• [STATED TASK]:
Reproduce each of the items below word for word, without any changes.

• [RECORDS TO PROCESS]:
= = = = = = =
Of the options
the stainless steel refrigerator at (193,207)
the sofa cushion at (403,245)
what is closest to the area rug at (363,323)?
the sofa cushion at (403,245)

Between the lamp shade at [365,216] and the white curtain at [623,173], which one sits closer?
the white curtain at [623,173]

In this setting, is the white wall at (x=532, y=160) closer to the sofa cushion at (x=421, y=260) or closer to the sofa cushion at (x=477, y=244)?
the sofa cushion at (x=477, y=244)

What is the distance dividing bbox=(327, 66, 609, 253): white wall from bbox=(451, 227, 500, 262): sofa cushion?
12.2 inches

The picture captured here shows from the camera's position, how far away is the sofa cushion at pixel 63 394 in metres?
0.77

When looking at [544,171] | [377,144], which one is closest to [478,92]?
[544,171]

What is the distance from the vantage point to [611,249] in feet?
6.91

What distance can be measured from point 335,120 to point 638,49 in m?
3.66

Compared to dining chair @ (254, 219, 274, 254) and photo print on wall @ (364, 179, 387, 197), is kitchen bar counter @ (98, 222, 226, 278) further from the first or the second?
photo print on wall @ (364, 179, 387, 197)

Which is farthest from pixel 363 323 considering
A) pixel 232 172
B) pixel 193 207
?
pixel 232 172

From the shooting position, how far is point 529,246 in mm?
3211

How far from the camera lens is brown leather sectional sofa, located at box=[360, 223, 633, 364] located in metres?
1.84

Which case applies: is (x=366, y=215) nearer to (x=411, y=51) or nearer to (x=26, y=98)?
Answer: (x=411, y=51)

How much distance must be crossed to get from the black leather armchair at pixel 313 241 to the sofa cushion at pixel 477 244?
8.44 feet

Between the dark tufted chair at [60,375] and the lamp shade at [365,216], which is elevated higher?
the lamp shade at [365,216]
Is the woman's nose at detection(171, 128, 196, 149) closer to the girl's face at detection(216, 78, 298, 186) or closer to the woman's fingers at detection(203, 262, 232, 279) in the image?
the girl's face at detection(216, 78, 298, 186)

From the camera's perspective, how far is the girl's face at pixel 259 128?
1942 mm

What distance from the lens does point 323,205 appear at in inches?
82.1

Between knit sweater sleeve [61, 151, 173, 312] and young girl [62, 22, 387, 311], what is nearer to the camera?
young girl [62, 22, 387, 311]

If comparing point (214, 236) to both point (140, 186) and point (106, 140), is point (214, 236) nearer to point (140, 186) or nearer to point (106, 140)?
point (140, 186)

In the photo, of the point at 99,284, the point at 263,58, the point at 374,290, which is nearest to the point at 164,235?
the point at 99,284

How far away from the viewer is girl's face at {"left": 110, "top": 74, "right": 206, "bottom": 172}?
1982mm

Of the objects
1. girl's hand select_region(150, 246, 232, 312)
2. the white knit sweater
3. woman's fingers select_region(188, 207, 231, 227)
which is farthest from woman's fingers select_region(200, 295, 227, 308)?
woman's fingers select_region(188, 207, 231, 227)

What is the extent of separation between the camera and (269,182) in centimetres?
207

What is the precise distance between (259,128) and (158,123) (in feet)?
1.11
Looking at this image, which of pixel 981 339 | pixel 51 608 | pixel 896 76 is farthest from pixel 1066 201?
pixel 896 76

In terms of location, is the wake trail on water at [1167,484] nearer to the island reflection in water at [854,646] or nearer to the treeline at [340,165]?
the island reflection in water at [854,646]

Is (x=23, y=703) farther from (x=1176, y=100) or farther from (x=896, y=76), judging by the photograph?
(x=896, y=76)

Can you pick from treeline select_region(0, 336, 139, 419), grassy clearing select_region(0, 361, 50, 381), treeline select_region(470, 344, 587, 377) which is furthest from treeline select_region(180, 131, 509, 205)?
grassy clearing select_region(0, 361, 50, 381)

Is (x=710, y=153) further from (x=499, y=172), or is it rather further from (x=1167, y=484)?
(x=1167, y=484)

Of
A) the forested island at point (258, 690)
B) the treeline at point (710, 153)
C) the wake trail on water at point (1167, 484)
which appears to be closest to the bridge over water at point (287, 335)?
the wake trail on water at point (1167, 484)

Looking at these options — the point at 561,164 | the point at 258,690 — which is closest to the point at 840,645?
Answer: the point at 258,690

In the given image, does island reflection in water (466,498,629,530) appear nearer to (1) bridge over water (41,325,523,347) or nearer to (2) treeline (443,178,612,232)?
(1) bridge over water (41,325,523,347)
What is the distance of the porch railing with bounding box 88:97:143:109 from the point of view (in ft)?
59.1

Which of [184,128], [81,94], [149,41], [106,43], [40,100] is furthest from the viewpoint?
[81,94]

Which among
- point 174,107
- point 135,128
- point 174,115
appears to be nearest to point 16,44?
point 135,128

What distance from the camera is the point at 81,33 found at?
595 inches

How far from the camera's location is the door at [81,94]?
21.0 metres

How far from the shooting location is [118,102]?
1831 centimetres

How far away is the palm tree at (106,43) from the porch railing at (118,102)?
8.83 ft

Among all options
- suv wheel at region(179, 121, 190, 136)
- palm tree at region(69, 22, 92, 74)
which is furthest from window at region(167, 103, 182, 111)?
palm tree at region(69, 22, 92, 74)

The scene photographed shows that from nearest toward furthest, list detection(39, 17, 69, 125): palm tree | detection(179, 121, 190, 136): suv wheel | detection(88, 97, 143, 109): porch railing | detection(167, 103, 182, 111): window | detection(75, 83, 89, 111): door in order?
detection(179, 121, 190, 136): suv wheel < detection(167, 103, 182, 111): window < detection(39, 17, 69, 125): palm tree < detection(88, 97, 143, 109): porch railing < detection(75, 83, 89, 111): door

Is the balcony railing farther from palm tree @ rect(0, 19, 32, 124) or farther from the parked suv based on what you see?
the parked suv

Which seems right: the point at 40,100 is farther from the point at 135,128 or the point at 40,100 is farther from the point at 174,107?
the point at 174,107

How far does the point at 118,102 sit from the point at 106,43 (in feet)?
= = = = = = =
• [PROBLEM SOLUTION]:
Of the options
the stainless steel refrigerator at (193,207)
the sofa cushion at (403,245)
what is closest to the area rug at (363,323)?
the sofa cushion at (403,245)

Between the lamp shade at [365,216] and the white curtain at [623,173], which one sits closer?
the white curtain at [623,173]

In this setting, is the white wall at (x=532, y=160) closer to the sofa cushion at (x=421, y=260) or closer to the sofa cushion at (x=477, y=244)?
the sofa cushion at (x=477, y=244)

What is the distance dividing bbox=(327, 66, 609, 253): white wall from bbox=(451, 227, 500, 262): sofa cushion?
12.2 inches

The picture captured here shows from the camera's position, how far away is the sofa cushion at pixel 63 394 in metres?
0.77

When looking at [544,171] | [377,144], which one is closest to [478,92]?
[544,171]

What is the distance from the vantage point to [611,249] in feet?
6.91

What distance can be measured from point 335,120 to point 638,49 in m?
3.66

Compared to dining chair @ (254, 219, 274, 254) and photo print on wall @ (364, 179, 387, 197), is kitchen bar counter @ (98, 222, 226, 278) further from the first or the second?
photo print on wall @ (364, 179, 387, 197)

Which is farthest from pixel 363 323 considering
A) pixel 232 172
B) pixel 193 207
?
pixel 232 172

From the shooting position, how far is point 529,246 in mm?
3211

How far from the camera lens is brown leather sectional sofa, located at box=[360, 223, 633, 364] located in metres?
1.84

Which case applies: is (x=366, y=215) nearer to (x=411, y=51) or nearer to (x=26, y=98)?
Answer: (x=411, y=51)

How much distance must be crossed to get from the black leather armchair at pixel 313 241 to the sofa cushion at pixel 477 244?
8.44 feet

Between the dark tufted chair at [60,375] and the lamp shade at [365,216], which is elevated higher?
the lamp shade at [365,216]
Is the woman's nose at detection(171, 128, 196, 149) closer to the girl's face at detection(216, 78, 298, 186) or closer to the woman's fingers at detection(203, 262, 232, 279) in the image?
the girl's face at detection(216, 78, 298, 186)

From the camera's perspective, how far is the girl's face at pixel 259 128?
1942 mm

What distance from the lens does point 323,205 appear at in inches?
82.1

Between knit sweater sleeve [61, 151, 173, 312] and young girl [62, 22, 387, 311], what is nearer to the camera?
young girl [62, 22, 387, 311]

If comparing point (214, 236) to both point (140, 186) and point (106, 140), is point (214, 236) nearer to point (140, 186) or nearer to point (106, 140)?
point (140, 186)

In the photo, of the point at 99,284, the point at 263,58, the point at 374,290, which is nearest to the point at 164,235?
the point at 99,284

How far away from the viewer is girl's face at {"left": 110, "top": 74, "right": 206, "bottom": 172}?
1982mm

Of the objects
1. girl's hand select_region(150, 246, 232, 312)
2. the white knit sweater
3. woman's fingers select_region(188, 207, 231, 227)
which is farthest from woman's fingers select_region(200, 295, 227, 308)?
woman's fingers select_region(188, 207, 231, 227)

What is the extent of separation between the camera and (269,182) in centimetres?
207

What is the precise distance between (259,128) and (158,123) (in feet)?
1.11
Looking at this image, which of pixel 981 339 | pixel 51 608 | pixel 896 76 is farthest from pixel 1066 201?
pixel 896 76

In terms of location, is the wake trail on water at [1167,484] nearer to the island reflection in water at [854,646] or nearer to the treeline at [340,165]?
the island reflection in water at [854,646]

Is (x=23, y=703) farther from (x=1176, y=100) or farther from (x=896, y=76), judging by the photograph?
(x=896, y=76)

Can you pick from treeline select_region(0, 336, 139, 419), grassy clearing select_region(0, 361, 50, 381), treeline select_region(470, 344, 587, 377) which is furthest from treeline select_region(180, 131, 509, 205)?
grassy clearing select_region(0, 361, 50, 381)

Is (x=710, y=153) further from (x=499, y=172), or is it rather further from (x=1167, y=484)?
(x=1167, y=484)

Of
A) the forested island at point (258, 690)
B) the treeline at point (710, 153)
C) the wake trail on water at point (1167, 484)
which appears to be closest to the bridge over water at point (287, 335)?
the wake trail on water at point (1167, 484)

Looking at these options — the point at 561,164 | the point at 258,690 — which is closest to the point at 840,645?
Answer: the point at 258,690

In the given image, does island reflection in water (466,498,629,530) appear nearer to (1) bridge over water (41,325,523,347) or nearer to (2) treeline (443,178,612,232)?
(1) bridge over water (41,325,523,347)
What is the distance of the porch railing with bounding box 88:97:143:109 from the point of view (in ft)?
59.1

Which of [184,128], [81,94], [149,41], [106,43], [40,100] is furthest from the viewpoint?
[81,94]

Which among
- point 174,107
- point 135,128
- point 174,115
appears to be nearest to point 16,44?
point 135,128

What distance from the camera is the point at 81,33 found at?
595 inches

How far from the camera's location is the door at [81,94]?
21.0 metres

How far from the shooting location is [118,102]?
1831 centimetres

How far away is the palm tree at (106,43) from the porch railing at (118,102)?
8.83 ft

Among all options
- suv wheel at region(179, 121, 190, 136)
- palm tree at region(69, 22, 92, 74)
which is furthest from window at region(167, 103, 182, 111)?
palm tree at region(69, 22, 92, 74)

The scene photographed shows that from nearest toward furthest, list detection(39, 17, 69, 125): palm tree | detection(179, 121, 190, 136): suv wheel | detection(88, 97, 143, 109): porch railing | detection(167, 103, 182, 111): window | detection(75, 83, 89, 111): door in order?
detection(179, 121, 190, 136): suv wheel < detection(167, 103, 182, 111): window < detection(39, 17, 69, 125): palm tree < detection(88, 97, 143, 109): porch railing < detection(75, 83, 89, 111): door

Is the balcony railing farther from palm tree @ rect(0, 19, 32, 124) or farther from the parked suv based on what you see?
the parked suv

Which seems right: the point at 40,100 is farther from the point at 135,128 or the point at 40,100 is farther from the point at 174,107?
the point at 174,107

How far does the point at 118,102 sit from the point at 106,43 (in feet)?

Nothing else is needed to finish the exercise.